Indra:
Malam lalu benar-benar turun di kota yang sekilas tanpa senyuman. Malam itu turun diantara riuh jalanan, lampu-lampu gemerlap atau temaram, di antara para penumpang bis kota yang berpandangan tanpa senyuman. Dengan wajah-wajah berkeringat, lelah, bau dan wangi bertebaran di antara mereka. Orang-orang bertemu dan berpisah tanpa perjanjian. Indra memandangi itu semua ketika duduk di sebuah kursi, di sekitarnya dinding berwarna capuccino, di depannya secangkir kopi susu dan sepiring kecil brownies, dia berusaha menikmati keadaan meski tidak semudah yang dibayangkan.

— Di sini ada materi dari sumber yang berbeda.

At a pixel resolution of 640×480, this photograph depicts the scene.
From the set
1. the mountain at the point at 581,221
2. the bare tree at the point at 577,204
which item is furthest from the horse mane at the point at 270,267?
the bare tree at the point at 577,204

Dia memandangi orang di depannya, mencoba menyusun kalimat yang mendadak muncul. Hanya terpisah meja kecil ini duduk temanmu, jilbab putih, kacamata minus, jaket merah, rok hitam, sepatu kets. Seragamnya tidak berubah, aku suka ketika dia mengenakan setelan seperti ini. Dia melihat Airin berada dalam kondisi lebih santai. Sebaliknya, Indra merasa tegang, tepat ketika dia bicara tentangmu, aku membayangkan sesuatu yang buruk akan terjadi, dan entah kenapa aku merasa firasatku akan benar kali ini
Airin memulai pembicaraan dengan kalimat “Kamu... sudah bisa melupakan bayanganmu tentang Zaki?”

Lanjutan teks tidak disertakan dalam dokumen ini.